Menurut catatan Badan Pusat Statistik (BPS), tingkat pengangguran terbuka (TPT) di Kabupaten Hulu Sungai Utara pada Desember 2024, berkurang 0,13% menjadi 3,73% dibandingkan dengan Desember 2023. Dalam tujuh semester terakhir, tingkat pengangguran terbuka (TPT) terus bergerak naik dengan laju peningkatan lebih tinggi dibandingkan dengan semester sebelumnya.
Tingkat pengangguran terbuka (TPT) bersumber dari Badan Pusat Statistik (BPS). Data diproduksi tahunan dengan satuan persen.
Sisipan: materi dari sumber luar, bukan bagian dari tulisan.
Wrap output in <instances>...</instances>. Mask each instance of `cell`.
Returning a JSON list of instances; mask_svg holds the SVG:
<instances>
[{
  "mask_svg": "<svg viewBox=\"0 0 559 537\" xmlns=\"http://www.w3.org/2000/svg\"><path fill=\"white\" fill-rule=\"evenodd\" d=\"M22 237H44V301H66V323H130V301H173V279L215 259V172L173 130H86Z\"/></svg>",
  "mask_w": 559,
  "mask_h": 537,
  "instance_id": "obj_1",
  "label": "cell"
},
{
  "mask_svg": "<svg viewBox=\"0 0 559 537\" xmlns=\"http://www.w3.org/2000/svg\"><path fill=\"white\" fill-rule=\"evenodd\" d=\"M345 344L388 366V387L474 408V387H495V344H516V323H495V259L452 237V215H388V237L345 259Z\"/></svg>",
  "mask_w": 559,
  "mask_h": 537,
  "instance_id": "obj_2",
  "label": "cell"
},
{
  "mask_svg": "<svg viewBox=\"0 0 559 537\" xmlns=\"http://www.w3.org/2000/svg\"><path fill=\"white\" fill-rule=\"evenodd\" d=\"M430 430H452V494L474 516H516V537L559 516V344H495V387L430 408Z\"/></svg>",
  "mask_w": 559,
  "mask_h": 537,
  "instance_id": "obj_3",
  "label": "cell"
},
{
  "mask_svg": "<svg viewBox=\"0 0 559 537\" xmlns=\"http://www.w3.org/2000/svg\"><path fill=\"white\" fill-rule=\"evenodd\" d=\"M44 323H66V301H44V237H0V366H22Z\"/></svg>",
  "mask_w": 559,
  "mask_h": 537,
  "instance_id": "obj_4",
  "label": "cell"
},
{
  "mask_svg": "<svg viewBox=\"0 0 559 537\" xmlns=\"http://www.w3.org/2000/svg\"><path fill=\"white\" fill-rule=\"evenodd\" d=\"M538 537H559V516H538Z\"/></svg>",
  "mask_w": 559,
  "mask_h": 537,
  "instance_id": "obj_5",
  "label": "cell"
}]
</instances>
Data ini tersedia untuk periode 2018-2024.
(Baca: Keadaan Angkatan Kerja di Kabupaten Lombok Timur pada 2024)
Penduduk usia kerja adalah penduduk berumur 15 tahun ke atas. Mereka yang disebut pengangguran yakni:
a. Penduduk yang tidak punya pekerjaan dan sedang mencari pekerjaan.
b. Tidak punya pekerjaan dan sedang mempersiapkan usaha baru.
c. Tidak punya pekerjaan dan tidak mencari pekerjaan, karena merasa tidak mungkin mendapatkan pekerjaan.
d. Sudah punya pekerjaan/usaha, tetapi belum mulai bekerja/berusaha.
Definisi dari TPT adalah persentase jumlah pengangguran terhadap jumlah angkatan kerja.
Besarnya tingkat pengangguran terbuka (TPT) dalam lima semester terakhir, pernah berada di titik tertinggi pada 2021 sebesar 4,8% dan terendah pernah tercatat pada 2019 silam sebesar 3,35%.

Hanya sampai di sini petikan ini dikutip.